Our experimental data indicate that by directly targeting RUNX1, miR-9 improves alveolar hypercoagulation and fibrinolysis inhibition via suppressing NF-κB pathway activation in LPS-induced rat ARDS, implying that miR-9/RUNX1 is expected to be a new therapeutic target for ARDS treatment.
急性呼吸窘迫综合征(ARDS)是一种具有高死亡率的临床和病理生理复杂综合征。肺泡过度凝血和纤维蛋白溶解抑制构成了 ARDS 病理生理学的核心部分。miR-9(miRNA-9a-5p)在 ARDS 的发病机制中发挥着重要作用,但它是否调节 ARDS 中的肺泡促凝血和纤维蛋白溶解抑制仍有待阐明。我们旨在确定 miR-9 在 ARDS 中的肺泡过度凝血和纤维蛋白溶解抑制中的作用。

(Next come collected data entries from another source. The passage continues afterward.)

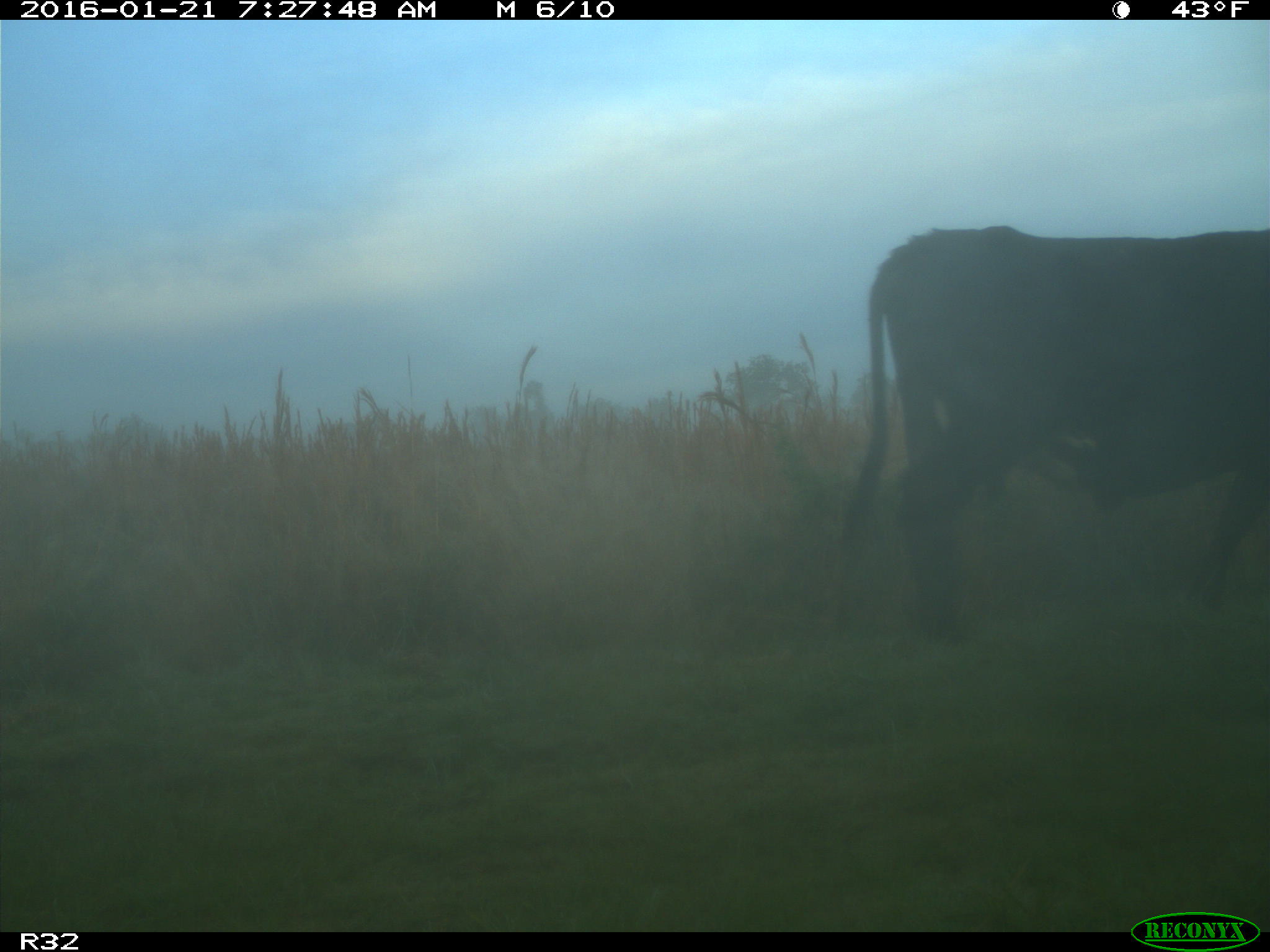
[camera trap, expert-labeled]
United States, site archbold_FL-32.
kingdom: Animalia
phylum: Chordata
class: Mammalia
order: Artiodactyla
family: Bovidae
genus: Bos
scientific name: Bos taurus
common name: domestic cow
Bos taurus (domestic cow).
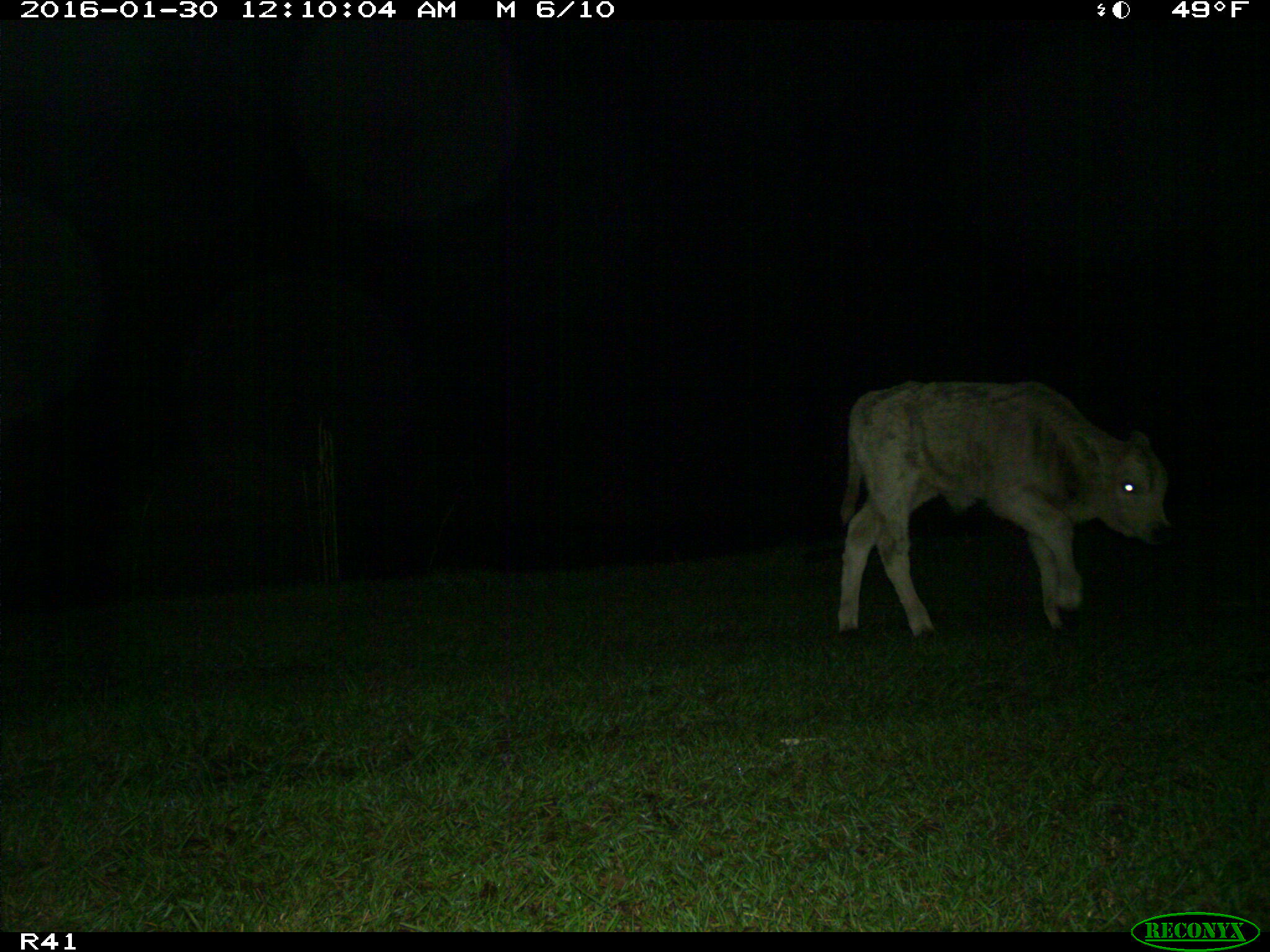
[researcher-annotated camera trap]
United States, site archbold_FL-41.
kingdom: Animalia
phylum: Chordata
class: Mammalia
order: Artiodactyla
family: Bovidae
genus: Bos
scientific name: Bos taurus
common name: domestic cow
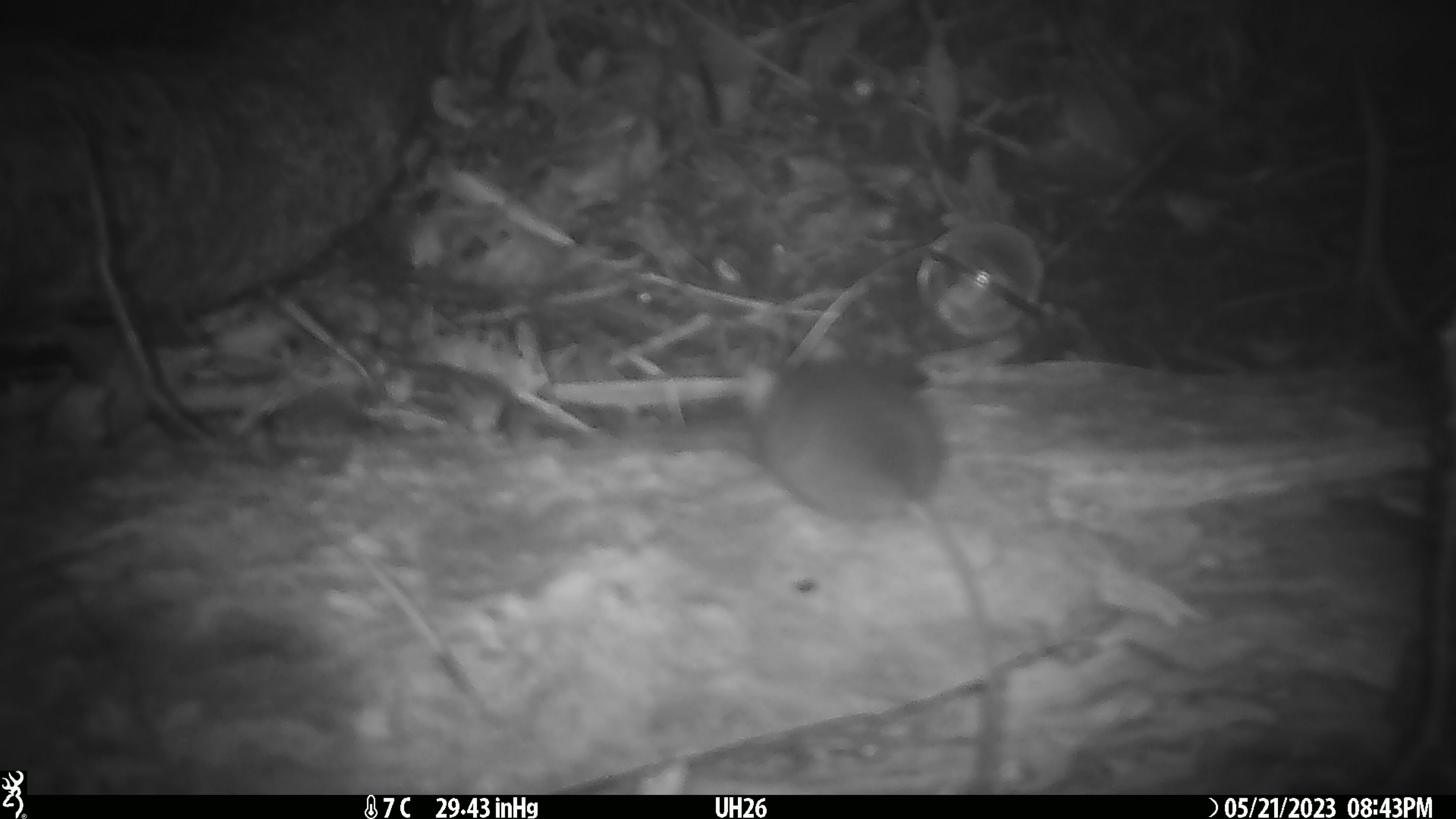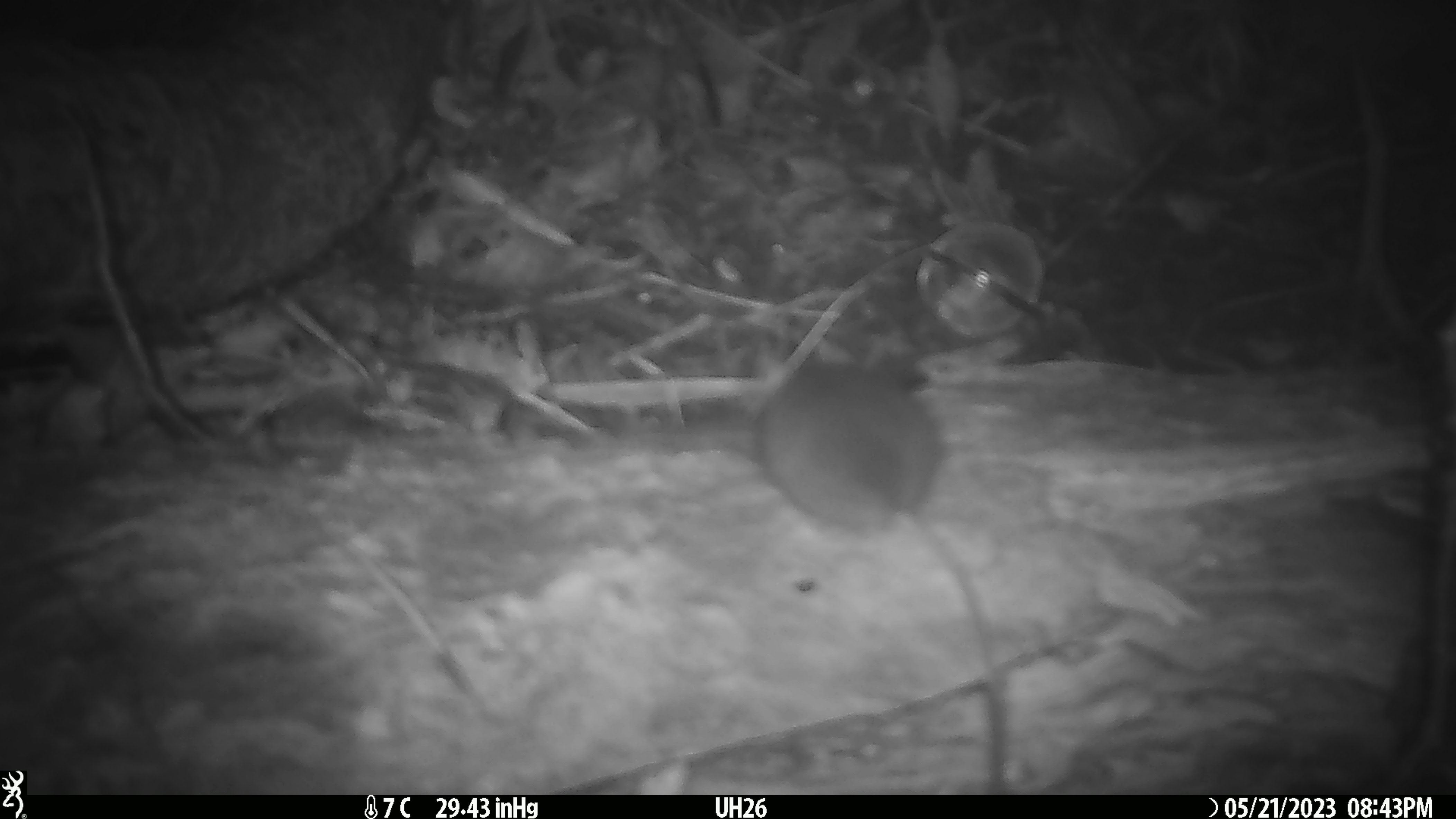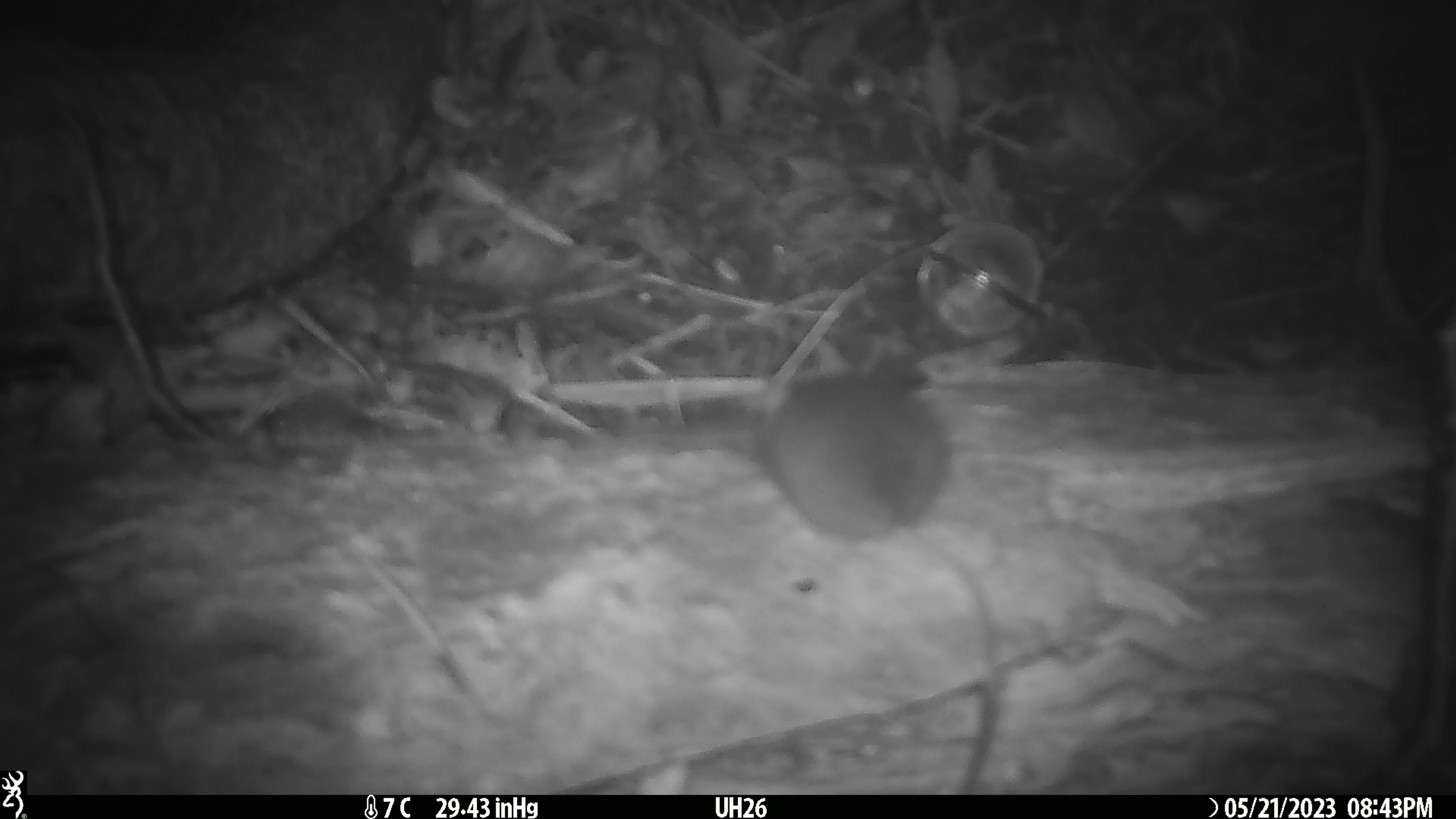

在 ARDS 动物模型中,我们首先观察了肺组织中 miR-9 和 runt 相关转录因子 1(RUNX1)的表达,miR-9 对 ARDS 大鼠肺泡过度凝血和纤维蛋白溶解抑制的影响,以及 miR-9 对急性肺损伤的疗效。在细胞中,用 LPS 处理肺泡上皮细胞 II 型(AECII),并检测 miR-9 和 RUNX1 的水平。然后,我们观察了 miR-9 对促凝血和纤维蛋白溶解抑制剂因子的影响。最后,我们探讨了 miR-9 的疗效是否与 RUNX1 相关;我们还初步检测了 ARDS 患者血浆中的 miR-9 和 RUNX1 水平。
在 ARDS 大鼠中,miR-9 的表达减少,而 RUNX1 的表达在 ARDS 大鼠的肺组织中增加。miR-9 表现出减轻肺损伤和肺湿/干比的作用。体内研究结果表明,miR-9 改善了肺泡过度凝血和纤维蛋白溶解抑制,并减轻了组织中的胶原 III 表达。miR-9 还抑制了 NF-κB 信号通路的激活。在 LPS 诱导的 AECII 中,miR-9 和 RUNX1 的表达变化与动物 ARDS 模型中的肺组织相似。miR-9 有效地抑制了组织因子(TF)、血浆激活物抑制剂(PAI-1)的表达和 LPS 处理 ACEII 细胞中的 NF-κB 激活。此外,miR-9 直接靶向 RUNX1,抑制 LPS 处理的 AECII 细胞中的 TF 和 PAI-1 表达,并减轻 NF-κB 的激活。临床上,我们初步发现,与非 ARDS 患者相比,ARDS 患者的 miR-9 表达明显降低。
我们的实验数据表明,通过直接靶向 RUNX1,miR-9 通过抑制 LPS 诱导的大鼠 ARDS 中 NF-κB 通路的激活,改善肺泡过度凝血和纤维蛋白溶解抑制,这意味着 miR-9/RUNX1 有望成为 ARDS 治疗的新靶点。